**WRITTEN EXERCISE:**
In the list of aquarium jokes, why is Mayor Riley expected to enjoy snorkeling in the main tank? Answer in one to three sentences.

--- start TEXT PASSAGE ---

August 1997
1. When longliner boats finally deplete local waters of all their fish, we'll still have a fully stocked resource.
2. In the event of a catastrophic food shortage, a special heating mechanism can transform the aquarium into a giant bouillabaisse.
3. Shark tank can be used as an effective behavior modification tool for unruly school children.
4. Mayor Riley will enjoy snorkeling in the main tank because being viewed through the glass will make him seem larger than many of the grammar school visitors.
5. Addition of City jail underwater "drunk tank" should be a popular attraction.
6. Monthly Shark-Lawyers Swim Party (previous experiments have proved that they can coexist in the same environment).
7. Kids' Night: Free peanut-butter and jellyfish sandwiches.
8. Shock Jock Night: College student who can drink the most beer while keeping an electric eel in his athletic supporter earns the Shock Jacques Cousteau Trophy.
9. Fat Chance Friday: Overweight persons who can swim the length of the killer whale tank without being attacked or sexually accosted get to eat their weight in fried shrimp.
10. Recurring Dream: Fiddler on the Wharf Playhouse presents: "Hootie and the Blowfish." Magically talented blowfish achieves oceanwide stardom only to be "dissed" by schools of alternative rockfish for "being so bland even tartar sauce won't help."

--- end TEXT PASSAGE ---
--- start SUPPLIED MATERIAL ---

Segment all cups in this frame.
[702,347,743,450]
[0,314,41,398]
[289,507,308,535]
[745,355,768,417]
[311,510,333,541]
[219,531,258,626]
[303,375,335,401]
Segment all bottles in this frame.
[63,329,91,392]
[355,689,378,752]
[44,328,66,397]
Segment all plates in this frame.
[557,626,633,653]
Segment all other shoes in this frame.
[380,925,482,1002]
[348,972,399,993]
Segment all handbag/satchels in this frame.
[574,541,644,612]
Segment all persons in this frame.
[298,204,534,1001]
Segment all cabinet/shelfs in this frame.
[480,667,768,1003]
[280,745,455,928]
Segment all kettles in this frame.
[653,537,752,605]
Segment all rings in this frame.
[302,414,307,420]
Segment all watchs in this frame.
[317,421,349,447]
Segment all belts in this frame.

--- end SUPPLIED MATERIAL ---
--- start SUPPLIED MATERIAL ---

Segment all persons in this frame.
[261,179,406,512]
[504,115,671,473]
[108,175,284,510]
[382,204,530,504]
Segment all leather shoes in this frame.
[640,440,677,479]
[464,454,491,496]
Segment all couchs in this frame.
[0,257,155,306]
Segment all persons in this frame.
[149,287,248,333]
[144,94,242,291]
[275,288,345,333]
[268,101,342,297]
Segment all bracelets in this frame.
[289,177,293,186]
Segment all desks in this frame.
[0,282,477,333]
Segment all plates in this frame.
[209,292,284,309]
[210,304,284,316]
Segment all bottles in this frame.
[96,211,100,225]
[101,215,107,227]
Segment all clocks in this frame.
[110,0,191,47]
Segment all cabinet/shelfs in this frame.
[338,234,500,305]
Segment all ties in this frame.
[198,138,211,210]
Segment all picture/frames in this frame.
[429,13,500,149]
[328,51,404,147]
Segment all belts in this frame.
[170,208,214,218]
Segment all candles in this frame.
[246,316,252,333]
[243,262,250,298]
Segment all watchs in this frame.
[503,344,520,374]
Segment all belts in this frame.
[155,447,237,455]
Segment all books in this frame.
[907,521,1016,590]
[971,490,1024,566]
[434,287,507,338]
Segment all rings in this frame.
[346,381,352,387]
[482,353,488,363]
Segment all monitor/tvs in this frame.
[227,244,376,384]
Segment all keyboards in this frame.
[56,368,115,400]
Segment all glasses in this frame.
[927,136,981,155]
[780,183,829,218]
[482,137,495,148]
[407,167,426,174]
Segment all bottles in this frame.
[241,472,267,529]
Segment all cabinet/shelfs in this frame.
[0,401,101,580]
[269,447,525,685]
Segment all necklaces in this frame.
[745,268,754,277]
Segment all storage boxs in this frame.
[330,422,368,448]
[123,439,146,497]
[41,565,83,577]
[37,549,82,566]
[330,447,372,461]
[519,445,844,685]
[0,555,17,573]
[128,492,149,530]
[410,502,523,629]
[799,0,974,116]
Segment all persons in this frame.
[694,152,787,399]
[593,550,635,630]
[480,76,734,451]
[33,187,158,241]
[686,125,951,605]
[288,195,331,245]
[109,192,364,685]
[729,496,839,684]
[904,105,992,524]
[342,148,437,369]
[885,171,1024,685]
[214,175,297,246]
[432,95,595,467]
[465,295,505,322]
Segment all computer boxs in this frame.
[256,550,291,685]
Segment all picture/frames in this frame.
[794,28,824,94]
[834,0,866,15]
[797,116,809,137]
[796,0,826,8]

--- end SUPPLIED MATERIAL ---

**ANSWER TO THIS TASK:**
Being viewed through the glass will make him seem larger than many of the grammar school visitors.